Début du contenu principal.

Politique

Le projet de loi agrandissant un dépotoir de déchets dangereux adopté sous bâillon

Les trois partis d'opposition ont rejeté la pièce législative.

Reportage vidéo :
/ Noovo Info
Patrice Bergeron
Texte :
Patrice Bergeron / La Presse canadienne

Le dépotoir de déchets dangereux de Stablex, à Blainville, pourra bientôt être agrandi pour une quarantaine d'années de stockage supplémentaires, à moins que la Cour supérieure bloque tout. 

Le gouvernement Legault a fait adopter de force, vendredi matin, en accélérant les procédures, le projet de loi 93, qui autorise l'expropriation d'un terrain appartenant à la Ville, malgré la contestation des partis d'opposition, de municipalités et de groupes environnementaux. 

L'entreprise américaine et le gouvernement plaidaient l'urgence, en arguant que le dépotoir atteindrait sa pleine capacité d'ici à deux ans, qu'il faut deux ans pour préparer un autre terrain, et que 600 clients, industries et municipalités, en dépendent.

«On appelle ça du chantage», a déploré le député péquiste Joël Arseneau.  

 

Mais la Communauté métropolitaine de Montréal (CMM) et la Ville de Blainville ont déjà fait savoir vendredi qu'elles demandaient à la Cour supérieure de suspendre la loi, le temps de valider sa légalité. 

Les travaux d'agrandissement sur le terrain contesté devraient commencer sous peu, puisque le déboisement doit être effectué avant le 15 avril, date d'entrée en vigueur de nouvelles règles fédérales sur les oiseaux migrateurs. 

«On n'a plus de temps à perdre», a plaidé la ministre des Ressources naturelles, Maïté Blanchette Vézina, qui pilotait le projet de loi.

«On va devoir donner le feu vert rapidement à l'entreprise pour débuter ses travaux dans le but d'éviter une potentielle crise des matières dangereuses. Évidemment, les mesures que nous prenons par le biais du projet de loi ne font pas l'unanimité. La démarche que nous avons lancée a engendré son lot de réflexions et de discussions.»

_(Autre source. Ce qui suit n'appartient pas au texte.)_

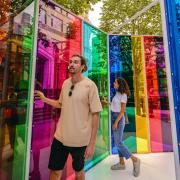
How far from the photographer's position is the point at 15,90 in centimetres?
245

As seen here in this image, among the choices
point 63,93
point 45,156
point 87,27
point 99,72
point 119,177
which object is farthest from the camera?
point 99,72

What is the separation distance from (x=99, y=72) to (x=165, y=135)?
2.10m

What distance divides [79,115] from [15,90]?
759 millimetres

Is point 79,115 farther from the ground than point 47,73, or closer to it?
Answer: closer to it

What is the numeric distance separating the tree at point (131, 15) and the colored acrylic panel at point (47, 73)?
8.63 meters

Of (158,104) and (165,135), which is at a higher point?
(158,104)

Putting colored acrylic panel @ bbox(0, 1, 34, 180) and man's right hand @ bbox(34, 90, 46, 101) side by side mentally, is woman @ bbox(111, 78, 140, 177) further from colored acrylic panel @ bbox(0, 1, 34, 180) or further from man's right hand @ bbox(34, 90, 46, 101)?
colored acrylic panel @ bbox(0, 1, 34, 180)

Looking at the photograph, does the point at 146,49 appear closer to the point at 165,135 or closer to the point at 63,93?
the point at 165,135

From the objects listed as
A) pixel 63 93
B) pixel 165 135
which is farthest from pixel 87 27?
pixel 165 135

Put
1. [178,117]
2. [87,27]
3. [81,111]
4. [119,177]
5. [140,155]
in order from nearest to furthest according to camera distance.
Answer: [178,117] → [81,111] → [119,177] → [87,27] → [140,155]

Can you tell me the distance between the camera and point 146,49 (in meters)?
5.26

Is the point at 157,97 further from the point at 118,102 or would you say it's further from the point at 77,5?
the point at 77,5

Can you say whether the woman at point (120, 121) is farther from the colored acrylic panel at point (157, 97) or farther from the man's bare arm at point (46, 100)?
the man's bare arm at point (46, 100)

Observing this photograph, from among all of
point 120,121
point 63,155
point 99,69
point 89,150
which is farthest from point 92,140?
point 99,69
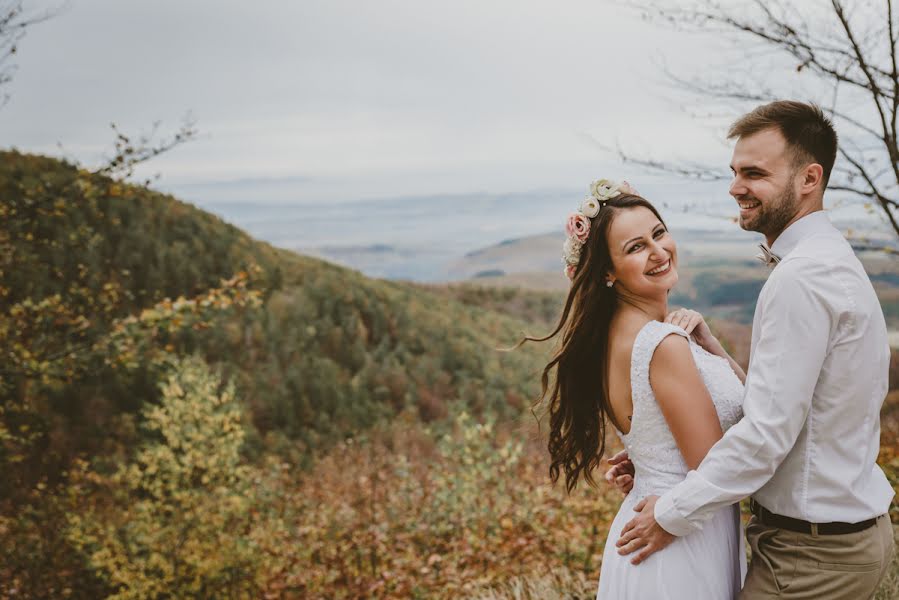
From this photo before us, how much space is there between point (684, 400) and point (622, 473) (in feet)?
2.18

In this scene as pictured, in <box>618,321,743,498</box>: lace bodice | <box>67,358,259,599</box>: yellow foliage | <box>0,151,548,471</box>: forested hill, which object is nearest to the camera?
<box>618,321,743,498</box>: lace bodice

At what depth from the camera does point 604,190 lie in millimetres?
2754

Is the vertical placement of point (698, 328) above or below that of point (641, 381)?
above

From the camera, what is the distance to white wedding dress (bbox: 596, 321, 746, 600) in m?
2.37

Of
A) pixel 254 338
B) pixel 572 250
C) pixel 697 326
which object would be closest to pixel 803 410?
pixel 697 326

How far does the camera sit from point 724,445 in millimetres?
2135

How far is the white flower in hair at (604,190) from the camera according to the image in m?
2.75

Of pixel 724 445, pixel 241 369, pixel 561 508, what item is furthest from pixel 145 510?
pixel 724 445

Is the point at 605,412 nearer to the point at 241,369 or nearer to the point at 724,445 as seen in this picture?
the point at 724,445

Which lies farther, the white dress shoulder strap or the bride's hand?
the bride's hand

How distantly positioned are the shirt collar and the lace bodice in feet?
1.42

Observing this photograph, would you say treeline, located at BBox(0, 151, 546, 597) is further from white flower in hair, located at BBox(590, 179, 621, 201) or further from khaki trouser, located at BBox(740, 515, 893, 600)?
khaki trouser, located at BBox(740, 515, 893, 600)

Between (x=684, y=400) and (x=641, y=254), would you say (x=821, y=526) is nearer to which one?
(x=684, y=400)

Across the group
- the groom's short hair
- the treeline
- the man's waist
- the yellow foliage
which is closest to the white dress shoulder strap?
the man's waist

À VOIR AUSSI | Campagne électorale: François Legault dévoile ses demandes pour les chefs fédéraux

Les députés, qui ont siégé toute la nuit, ont finalement adopté le projet de loi 93 à 61 voix contre 31. 

Les trois partis d'opposition ont rejeté la pièce législative - qui donne d'ailleurs des pouvoirs extraordinaires au gouvernement, et qui n'autorise «aucun pourvoi en contrôle judiciaire prévu au Code procédure civile» sauf sur une question de compétence.

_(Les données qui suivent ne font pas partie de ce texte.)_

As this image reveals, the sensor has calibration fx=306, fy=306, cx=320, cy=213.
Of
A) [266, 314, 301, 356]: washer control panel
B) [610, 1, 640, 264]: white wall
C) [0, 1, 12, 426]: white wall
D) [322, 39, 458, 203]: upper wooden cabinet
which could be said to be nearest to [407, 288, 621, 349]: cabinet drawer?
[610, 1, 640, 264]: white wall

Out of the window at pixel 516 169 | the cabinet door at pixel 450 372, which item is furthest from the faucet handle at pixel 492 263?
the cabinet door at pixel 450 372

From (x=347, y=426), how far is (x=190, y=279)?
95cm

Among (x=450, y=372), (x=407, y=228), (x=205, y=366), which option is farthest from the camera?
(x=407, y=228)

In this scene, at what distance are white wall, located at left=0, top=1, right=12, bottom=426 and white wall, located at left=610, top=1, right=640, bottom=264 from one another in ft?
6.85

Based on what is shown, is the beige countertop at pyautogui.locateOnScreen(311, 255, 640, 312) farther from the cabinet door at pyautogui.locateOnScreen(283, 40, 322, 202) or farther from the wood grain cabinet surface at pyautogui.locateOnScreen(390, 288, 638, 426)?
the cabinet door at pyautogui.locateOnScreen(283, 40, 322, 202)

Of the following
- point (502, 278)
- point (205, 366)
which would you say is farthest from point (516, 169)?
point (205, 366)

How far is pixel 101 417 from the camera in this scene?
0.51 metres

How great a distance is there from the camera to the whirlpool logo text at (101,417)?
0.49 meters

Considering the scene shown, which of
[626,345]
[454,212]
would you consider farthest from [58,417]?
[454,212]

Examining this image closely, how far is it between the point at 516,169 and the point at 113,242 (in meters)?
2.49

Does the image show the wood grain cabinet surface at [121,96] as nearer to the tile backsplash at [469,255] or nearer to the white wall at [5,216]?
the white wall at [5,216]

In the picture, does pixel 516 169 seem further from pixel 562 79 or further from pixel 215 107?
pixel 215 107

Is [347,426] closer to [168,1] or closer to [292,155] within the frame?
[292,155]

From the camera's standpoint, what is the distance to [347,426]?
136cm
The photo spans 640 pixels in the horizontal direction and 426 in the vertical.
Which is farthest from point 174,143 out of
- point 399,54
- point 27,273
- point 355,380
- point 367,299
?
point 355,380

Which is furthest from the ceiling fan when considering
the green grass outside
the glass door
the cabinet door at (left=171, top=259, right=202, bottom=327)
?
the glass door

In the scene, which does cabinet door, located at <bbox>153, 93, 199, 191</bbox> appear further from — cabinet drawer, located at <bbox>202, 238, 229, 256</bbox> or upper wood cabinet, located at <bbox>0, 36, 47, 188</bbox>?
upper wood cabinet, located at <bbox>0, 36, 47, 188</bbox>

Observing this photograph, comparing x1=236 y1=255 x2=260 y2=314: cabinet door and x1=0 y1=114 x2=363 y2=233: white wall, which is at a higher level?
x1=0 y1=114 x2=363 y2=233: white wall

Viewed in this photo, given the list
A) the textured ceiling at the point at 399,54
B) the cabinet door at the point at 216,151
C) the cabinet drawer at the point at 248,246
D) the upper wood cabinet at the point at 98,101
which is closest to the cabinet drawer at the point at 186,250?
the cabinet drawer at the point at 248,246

«C'est un projet de loi taillé sur mesure pour une entreprise américaine» et qui «obéit à ses diktats», a condamné M. Arseneau.  

«François Legault manque de jugeotte: si (les matières contaminantes) coulent dans 10 ou 15 ans, il ne sera plus en politique», a dénoncé le chef de l'opposition, Marc Tanguay.

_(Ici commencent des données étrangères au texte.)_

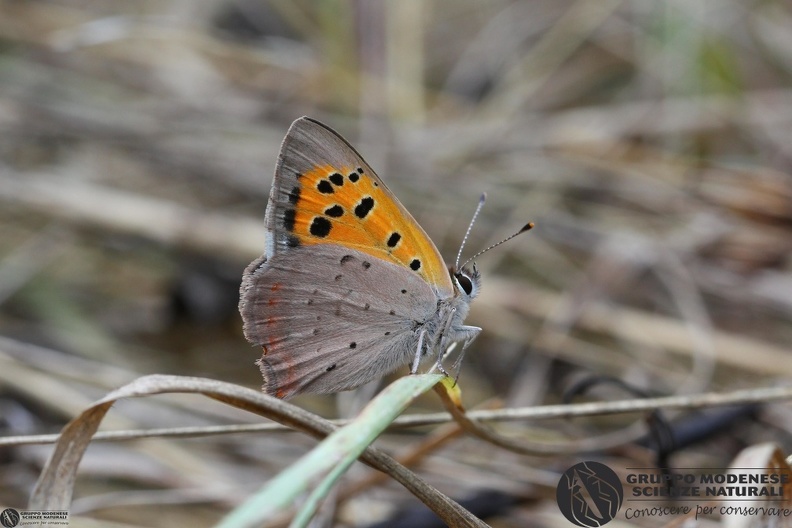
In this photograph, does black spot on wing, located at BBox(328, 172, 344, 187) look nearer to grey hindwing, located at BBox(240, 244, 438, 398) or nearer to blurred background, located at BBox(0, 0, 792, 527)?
grey hindwing, located at BBox(240, 244, 438, 398)

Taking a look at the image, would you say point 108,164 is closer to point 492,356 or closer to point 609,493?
point 492,356

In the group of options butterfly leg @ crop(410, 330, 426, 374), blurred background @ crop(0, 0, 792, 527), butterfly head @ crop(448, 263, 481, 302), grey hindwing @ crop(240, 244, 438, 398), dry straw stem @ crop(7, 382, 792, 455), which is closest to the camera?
dry straw stem @ crop(7, 382, 792, 455)

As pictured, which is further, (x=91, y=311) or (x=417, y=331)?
(x=91, y=311)

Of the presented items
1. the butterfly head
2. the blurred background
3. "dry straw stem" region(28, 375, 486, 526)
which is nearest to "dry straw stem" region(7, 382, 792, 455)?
"dry straw stem" region(28, 375, 486, 526)

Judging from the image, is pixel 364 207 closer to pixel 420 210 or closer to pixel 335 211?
pixel 335 211

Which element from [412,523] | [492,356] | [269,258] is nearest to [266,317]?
[269,258]

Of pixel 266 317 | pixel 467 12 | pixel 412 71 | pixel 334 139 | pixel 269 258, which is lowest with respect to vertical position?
pixel 266 317
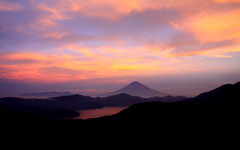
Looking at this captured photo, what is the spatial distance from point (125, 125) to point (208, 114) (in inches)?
835

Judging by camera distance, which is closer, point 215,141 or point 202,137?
point 215,141

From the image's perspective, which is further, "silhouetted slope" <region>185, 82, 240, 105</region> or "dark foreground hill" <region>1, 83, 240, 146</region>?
"silhouetted slope" <region>185, 82, 240, 105</region>

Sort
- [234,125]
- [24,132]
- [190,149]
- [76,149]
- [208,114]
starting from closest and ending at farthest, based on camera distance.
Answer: [190,149] → [76,149] → [234,125] → [24,132] → [208,114]

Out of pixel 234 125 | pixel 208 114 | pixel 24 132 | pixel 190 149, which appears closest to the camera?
pixel 190 149

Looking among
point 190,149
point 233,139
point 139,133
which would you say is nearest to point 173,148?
point 190,149

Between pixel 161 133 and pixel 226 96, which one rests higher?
pixel 226 96

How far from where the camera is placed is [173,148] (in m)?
24.2

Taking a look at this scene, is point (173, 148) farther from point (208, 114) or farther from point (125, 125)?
point (208, 114)

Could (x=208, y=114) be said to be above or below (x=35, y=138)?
above

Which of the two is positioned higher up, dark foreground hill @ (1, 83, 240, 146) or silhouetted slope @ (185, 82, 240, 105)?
silhouetted slope @ (185, 82, 240, 105)

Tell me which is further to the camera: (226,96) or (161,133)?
(226,96)

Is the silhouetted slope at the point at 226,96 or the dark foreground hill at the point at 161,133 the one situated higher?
the silhouetted slope at the point at 226,96

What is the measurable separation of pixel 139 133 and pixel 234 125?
738 inches

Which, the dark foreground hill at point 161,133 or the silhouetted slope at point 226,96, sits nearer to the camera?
the dark foreground hill at point 161,133
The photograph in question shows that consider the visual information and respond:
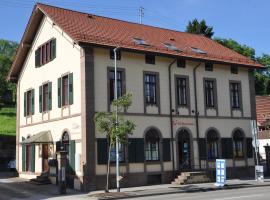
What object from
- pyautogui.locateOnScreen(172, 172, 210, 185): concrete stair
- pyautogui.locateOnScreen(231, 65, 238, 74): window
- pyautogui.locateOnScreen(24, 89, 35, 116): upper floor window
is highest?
pyautogui.locateOnScreen(231, 65, 238, 74): window

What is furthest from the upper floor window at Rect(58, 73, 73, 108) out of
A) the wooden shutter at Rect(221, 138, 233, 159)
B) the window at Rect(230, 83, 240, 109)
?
the window at Rect(230, 83, 240, 109)

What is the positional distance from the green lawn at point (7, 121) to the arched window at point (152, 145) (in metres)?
34.3

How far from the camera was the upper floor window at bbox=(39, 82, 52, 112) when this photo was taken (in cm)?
3177

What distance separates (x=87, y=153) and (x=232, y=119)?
12439 millimetres

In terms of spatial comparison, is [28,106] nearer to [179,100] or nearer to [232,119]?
[179,100]

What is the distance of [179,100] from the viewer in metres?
31.3

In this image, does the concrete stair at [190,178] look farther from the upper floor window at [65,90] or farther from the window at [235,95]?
the upper floor window at [65,90]

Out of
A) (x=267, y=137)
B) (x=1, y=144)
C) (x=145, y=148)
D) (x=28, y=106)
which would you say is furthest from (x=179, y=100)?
(x=1, y=144)

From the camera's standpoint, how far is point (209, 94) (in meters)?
33.1

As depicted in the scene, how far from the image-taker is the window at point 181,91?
103 feet

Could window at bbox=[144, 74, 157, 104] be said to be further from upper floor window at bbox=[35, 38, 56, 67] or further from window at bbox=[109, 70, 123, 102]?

La cheffe parlementaire de Québec solidaire (QS), Ruba Ghazal, a d'ailleurs remis en question le procédé industriel de Stablex, mais aussi la qualité des échantillons de contaminants prélevés.

M. Tanguay a prévenu les médias de surveiller dès maintenant le terrain exproprié, parce qu'«il y a un bulldozer qui va commencer» les travaux bientôt, car le projet de loi «donnait toutes les autorisations» à Stablex. 

La Ville de Blainville proposait un autre terrain adjacent, une option écartée autant par le gouvernement que par l'entreprise, qui le considèrent trop près, à 300 mètres, d'un quartier résidentiel.

En outre, le projet d'agrandissement coûterait 150 millions $ à Stablex sur le terrain qu'elle veut, plutôt que 250 millions $ sur celui proposé par la Ville: l'entreprise y a entreposé des tonnes d'argile et il coûterait donc 100 millions $ de plus pour convoyer cette matière ailleurs.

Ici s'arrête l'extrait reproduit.